Objetivo 1: Enumera tudo o que, segundo o texto sobre Renzo, acaba depois da conversa com o pai.

Texto de leitura:
⁂

Dias de tempestade. Renzo entra e sai de casa, Renzo come a correr, Renzo não ouve o ralhete dos pais, Renzo quer vestir a melhor roupa e dançar.

Estamos em 2009 e aos 16, já cantavam os GNR, Renzo tem o mau gosto de vestir como os DJ’s. «Tive de ir a Córdoba e esperar por ele em casa. Quando chegou, tivemos uma conversa muito séria: ‘niño, vieste para cá jogar futebol. Se não aproveitas o sacrifício dos teus pais, então voltas para a tua tierra’»

Reinaldo Saravia, pai de Renzo, acerta no tom e no timing. Acabam as noitadas, acabam as bebidas, acabam as namoradas multiplicadas. «Em Córdoba há a cultura do Cuarteto, uma música popular», explica don Reinaldo ao Maisfutebol.

⁂

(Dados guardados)
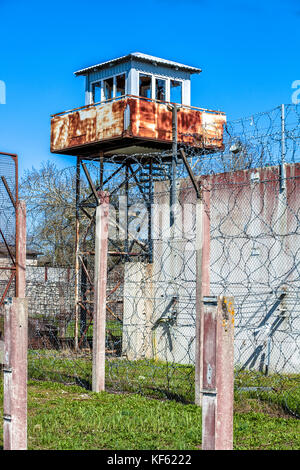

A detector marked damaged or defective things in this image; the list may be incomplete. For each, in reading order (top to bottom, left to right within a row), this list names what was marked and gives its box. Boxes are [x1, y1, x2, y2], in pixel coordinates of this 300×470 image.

rusty post [3, 296, 28, 450]
rusty post [92, 191, 110, 392]
rusty metal tower cabin [49, 53, 225, 350]
rust stain on metal [50, 95, 226, 154]
rusty post [195, 189, 211, 406]
rusty post [202, 296, 234, 450]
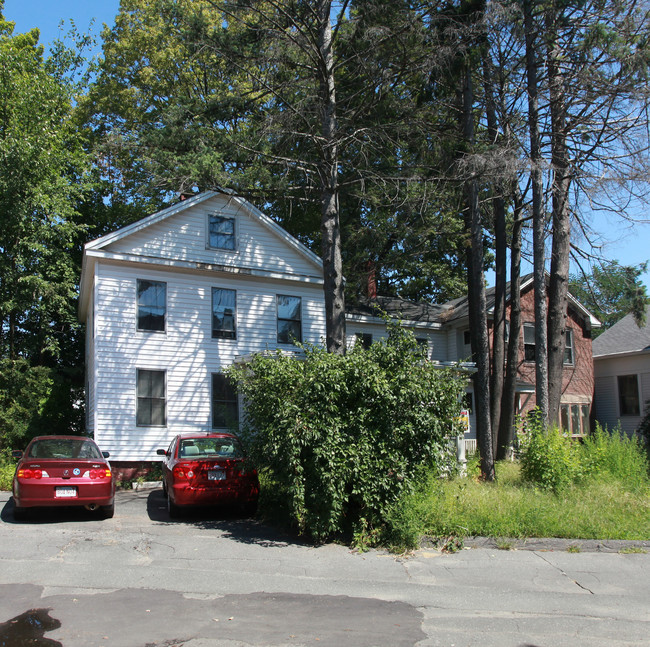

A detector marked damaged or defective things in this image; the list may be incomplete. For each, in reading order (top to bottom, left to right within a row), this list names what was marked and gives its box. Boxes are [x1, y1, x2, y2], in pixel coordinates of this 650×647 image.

cracked pavement [1, 488, 648, 644]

⁂

Objetivo 2: Apresenta como lista JSON de strings, uma por linha e sem as linhas em branco, tudo o que vai da linha dos registos que contém "this 650×647 image." até ao fim dos registos.

Resultado do exercício 1:
- noitadas
- bebidas
- namoradas multiplicadas

Resultado do exercício 2:
[
  "A detector marked damaged or defective things in this image; the list may be incomplete. For each, in reading order (top to bottom, left to right within a row), this list names what was marked and gives its box. Boxes are [x1, y1, x2, y2], in pixel coordinates of this 650×647 image.",
  "cracked pavement [1, 488, 648, 644]"
]